A share gives an investor the right for dividends, a stake in the company's assets, and the right for a vote in the company's annual general meeting.
A company's assets are obtained by deducting the liabilities (what the company owes) from its properties, cash-in-hand, and inventories.
The shares of a company are known as equity or stock. Nominal value is the price at which shares are bought when they are first issued and it represents the asset value. Normally, in the UK, the nominal value is approximately 25p. However, due to potential earnings of the company, these 25p shares may be bought in the market for a higher price. The total nominal sum of the issued shares is the issued share capital.
Non-voting shares (represented by the suffix 'A') are different from the other shares in that they do not give the holder the right to vote in the company's strategy. This is so the founders keep the control of the company. However, they are cheaper, and therefore are becoming old-fashioned and unpopular as they are being changed voting status.
A company gives to its shareholders a part of its profit; this is known as dividends. The rest of the profit is used to finance internal growth or stored to pay dividends when profits fall. The cover of the dividends is the number of times the company could have paid its net dividend.
The company's earnings are the profits. To get the earnings per share (eps) we divide them by the total number of shares. The P/E (price to earnings) ratio tells us the number of years of eps, at the current share price, that would be needed to pay for the share. In addition, as not all the earnings are paid as dividends, more years will be necessary to repay the share price out of dividends. However, the repayment time of the share price will be hopefully reduced and the dividends will become profit, because the earnings and dividends are expected to rise throughout the years. Moreover, the stock can be sold in the market at the current rate, and does not have to be held forever.

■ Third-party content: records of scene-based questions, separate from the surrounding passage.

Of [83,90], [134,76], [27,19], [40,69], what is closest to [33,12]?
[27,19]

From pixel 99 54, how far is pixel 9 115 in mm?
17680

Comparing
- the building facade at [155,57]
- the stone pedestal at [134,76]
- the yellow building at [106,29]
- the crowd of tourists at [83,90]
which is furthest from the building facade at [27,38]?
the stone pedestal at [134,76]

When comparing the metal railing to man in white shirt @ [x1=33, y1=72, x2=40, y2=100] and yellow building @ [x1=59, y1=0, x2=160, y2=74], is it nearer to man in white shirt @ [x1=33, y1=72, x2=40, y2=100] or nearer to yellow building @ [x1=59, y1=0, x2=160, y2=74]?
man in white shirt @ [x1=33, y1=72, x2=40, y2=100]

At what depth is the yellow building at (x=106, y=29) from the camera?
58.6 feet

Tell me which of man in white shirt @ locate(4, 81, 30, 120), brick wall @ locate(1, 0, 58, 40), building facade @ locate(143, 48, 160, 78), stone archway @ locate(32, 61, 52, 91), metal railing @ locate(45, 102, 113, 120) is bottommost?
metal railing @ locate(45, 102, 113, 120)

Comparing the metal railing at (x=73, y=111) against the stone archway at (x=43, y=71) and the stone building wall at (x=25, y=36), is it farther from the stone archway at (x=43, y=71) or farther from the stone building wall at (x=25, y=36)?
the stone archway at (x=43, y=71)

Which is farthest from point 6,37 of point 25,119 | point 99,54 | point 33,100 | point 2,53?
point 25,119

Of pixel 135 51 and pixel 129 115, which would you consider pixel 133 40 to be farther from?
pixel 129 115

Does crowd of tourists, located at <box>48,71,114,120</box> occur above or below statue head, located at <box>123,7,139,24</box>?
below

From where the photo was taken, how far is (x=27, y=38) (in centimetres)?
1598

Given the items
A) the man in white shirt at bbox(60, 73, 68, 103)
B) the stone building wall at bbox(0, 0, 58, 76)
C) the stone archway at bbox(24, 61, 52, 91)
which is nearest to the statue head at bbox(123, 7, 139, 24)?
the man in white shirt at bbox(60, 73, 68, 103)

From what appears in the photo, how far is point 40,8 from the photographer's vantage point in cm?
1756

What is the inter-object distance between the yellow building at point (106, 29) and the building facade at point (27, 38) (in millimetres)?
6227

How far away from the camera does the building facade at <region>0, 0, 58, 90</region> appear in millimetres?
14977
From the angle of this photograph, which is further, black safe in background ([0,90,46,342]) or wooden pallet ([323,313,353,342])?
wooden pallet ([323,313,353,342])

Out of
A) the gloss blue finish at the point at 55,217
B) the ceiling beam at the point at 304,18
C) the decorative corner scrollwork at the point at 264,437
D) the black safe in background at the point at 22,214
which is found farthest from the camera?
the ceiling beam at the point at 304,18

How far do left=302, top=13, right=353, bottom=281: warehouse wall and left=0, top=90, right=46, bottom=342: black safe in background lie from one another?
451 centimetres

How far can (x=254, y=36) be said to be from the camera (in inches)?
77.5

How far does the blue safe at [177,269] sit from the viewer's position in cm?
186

The yield is also used to measure the company's performance. It is usually expressed as a net percentage of the current share price. The yield varies throughout different countries; in the UK, for example, the long term average yield is of 3.6 per cent net. The yields are lower than the safer interest that could be obtained by investment in local bonds or through building societies. This is because risk gives more return than a safe investment. The lower return from shares shows us the growth potential of dividend payouts, which are not seen in safe investments.